### About this exercise
All entries are to be given again verbatim.
+ + + + +
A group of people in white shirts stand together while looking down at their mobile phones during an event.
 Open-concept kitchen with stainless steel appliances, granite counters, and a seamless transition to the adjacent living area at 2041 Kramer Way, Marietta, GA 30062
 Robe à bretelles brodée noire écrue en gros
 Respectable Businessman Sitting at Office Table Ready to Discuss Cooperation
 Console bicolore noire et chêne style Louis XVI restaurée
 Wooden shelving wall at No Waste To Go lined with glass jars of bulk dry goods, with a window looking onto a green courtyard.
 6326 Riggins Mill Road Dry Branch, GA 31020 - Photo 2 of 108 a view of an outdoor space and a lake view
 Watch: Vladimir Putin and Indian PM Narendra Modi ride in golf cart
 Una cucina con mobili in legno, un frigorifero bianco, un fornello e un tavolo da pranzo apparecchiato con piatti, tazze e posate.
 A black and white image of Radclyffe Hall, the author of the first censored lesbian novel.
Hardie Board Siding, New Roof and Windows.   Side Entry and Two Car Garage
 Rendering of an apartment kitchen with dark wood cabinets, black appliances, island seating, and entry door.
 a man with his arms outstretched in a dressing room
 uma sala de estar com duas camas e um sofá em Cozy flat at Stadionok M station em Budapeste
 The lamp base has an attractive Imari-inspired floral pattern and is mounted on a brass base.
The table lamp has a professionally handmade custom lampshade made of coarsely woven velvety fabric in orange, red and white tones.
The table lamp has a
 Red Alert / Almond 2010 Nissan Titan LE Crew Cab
+ + + + +
### Reply to the exercise
A group of people in white shirts stand together while looking down at their mobile phones during an event.
 Open-concept kitchen with stainless steel appliances, granite counters, and a seamless transition to the adjacent living area at 2041 Kramer Way, Marietta, GA 30062
 Robe à bretelles brodée noire écrue en gros
 Respectable Businessman Sitting at Office Table Ready to Discuss Cooperation
 Console bicolore noire et chêne style Louis XVI restaurée
 Wooden shelving wall at No Waste To Go lined with glass jars of bulk dry goods, with a window looking onto a green courtyard.
 6326 Riggins Mill Road Dry Branch, GA 31020 - Photo 2 of 108 a view of an outdoor space and a lake view
 Watch: Vladimir Putin and Indian PM Narendra Modi ride in golf cart
 Una cucina con mobili in legno, un frigorifero bianco, un fornello e un tavolo da pranzo apparecchiato con piatti, tazze e posate.
 A black and white image of Radclyffe Hall, the author of the first censored lesbian novel.
Hardie Board Siding, New Roof and Windows.   Side Entry and Two Car Garage
 Rendering of an apartment kitchen with dark wood cabinets, black appliances, island seating, and entry door.
 a man with his arms outstretched in a dressing room
 uma sala de estar com duas camas e um sofá em Cozy flat at Stadionok M station em Budapeste
 The lamp base has an attractive Imari-inspired floral pattern and is mounted on a brass base.
The table lamp has a professionally handmade custom lampshade made of coarsely woven velvety fabric in orange, red and white tones.
The table lamp has a
 Red Alert / Almond 2010 Nissan Titan LE Crew Cab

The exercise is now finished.